Der Erbe ist der Nachfolger des Erblassers und übernimmt dessen sämtlichen Rechte, aber auch Pflichten. Bei einem Vermächtnis handelt es sich um die Zuwendung eines oder mehrerer Gegenstände aus der Erbmasse an eine bestimmte Person. Diese hat dann gegen den Erben einen Anspruch auf Herausgabe dieser Gegenstände.

Im allgemeinen Sprachgebrauch und damit auch bei der Errichtung von Testamenten werden die Wörter „vererben“ und „vermachen“ häufig anders verwendet, als im Gesetz definiert.

Aus diesem Grunde müssen Testamente von den Nachlassgerichten oftmals ausgelegt werden. Dabei wird der tatsächliche Wille des Erblassers ermittelt, unabhängig von dessen Wortwahl.

Erfolgen beispielsweise in einem Testament Einzelzuweisungen sämtlicher Gegenstände des Nachlasses an verschiedene Personen, ist davon auszugehen, dass mit diesen Zuwendungen Erbeinsetzungen gewollt waren, da nicht davon ausgegangen werden kann, dass der Erblasser gar keinen Erben berufen wollte.

Auch die Zuwendung eines Gegenstandes kann Erbeinsetzung sein, wenn dieser Gegenstand das gesamte oder fast das gesamte Vermögen des Erblassers darstellte.

Bei der Auslegung ist ebenfalls zu berücksichtigen, welche Person oder Personen nach dem Willen des Erblassers den Nachlass zu regeln und die Nachlassschulden zu tilgen hat bzw. haben.
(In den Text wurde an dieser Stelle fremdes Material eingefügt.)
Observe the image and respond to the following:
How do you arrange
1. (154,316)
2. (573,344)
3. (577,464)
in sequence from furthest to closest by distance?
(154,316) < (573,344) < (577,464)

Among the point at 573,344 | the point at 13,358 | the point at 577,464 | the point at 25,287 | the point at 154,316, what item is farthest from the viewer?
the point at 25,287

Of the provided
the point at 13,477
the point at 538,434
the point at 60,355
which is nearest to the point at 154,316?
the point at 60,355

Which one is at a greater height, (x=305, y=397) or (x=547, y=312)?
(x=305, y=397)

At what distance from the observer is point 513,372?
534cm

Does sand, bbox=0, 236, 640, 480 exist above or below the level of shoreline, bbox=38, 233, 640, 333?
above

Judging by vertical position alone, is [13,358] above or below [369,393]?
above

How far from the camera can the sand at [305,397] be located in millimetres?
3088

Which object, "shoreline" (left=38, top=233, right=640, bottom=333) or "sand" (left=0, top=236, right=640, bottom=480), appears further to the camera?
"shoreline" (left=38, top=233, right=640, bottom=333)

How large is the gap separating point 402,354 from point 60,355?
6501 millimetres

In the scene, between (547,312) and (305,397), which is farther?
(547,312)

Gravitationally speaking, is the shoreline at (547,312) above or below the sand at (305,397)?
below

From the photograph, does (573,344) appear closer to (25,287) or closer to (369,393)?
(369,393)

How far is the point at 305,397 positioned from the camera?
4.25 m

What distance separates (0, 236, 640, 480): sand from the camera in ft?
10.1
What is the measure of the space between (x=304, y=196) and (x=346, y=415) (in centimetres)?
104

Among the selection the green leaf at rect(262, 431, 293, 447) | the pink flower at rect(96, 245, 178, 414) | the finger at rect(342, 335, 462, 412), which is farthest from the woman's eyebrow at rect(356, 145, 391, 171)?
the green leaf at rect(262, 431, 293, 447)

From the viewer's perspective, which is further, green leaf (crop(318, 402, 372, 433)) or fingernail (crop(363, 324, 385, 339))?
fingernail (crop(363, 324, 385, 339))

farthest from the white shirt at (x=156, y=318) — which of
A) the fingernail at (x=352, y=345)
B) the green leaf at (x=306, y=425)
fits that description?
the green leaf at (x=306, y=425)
Denn diese Aufgaben erfüllen regelmäßig die Erben.

Es gibt zahlreiche Entscheidungen über die Abgrenzung zwischen Erbe und Vermächtnisnehmer, die jeweils Einzelfallentscheidungen sind. Denn es ist für jeden Fall zu prüfen, welche Vorstellungen der Erblasser bei der Errichtung des Testaments gehabt hat.

Erbschaftsteuerlich macht es keinen Unterschied, ob es sich um eine Erbeinsetzung oder ein Vermächtnis handelt – beide unterliegen der Erbschaftsteuer. Bei der Ermittlung der Bemessungsgrundlage einer Erbschaft werden jedoch die sog. Nachlassschulden, wie beispielsweise Bestattungskosten oder auch die Erfüllung von Vermächtnissen, abgezogen. Zur Ermittlung der für ein Vermächtnis anfallenden Erbschaftsteuer ist der (steuerliche) Wert des zugewendeten Gegenstandes maßgebend.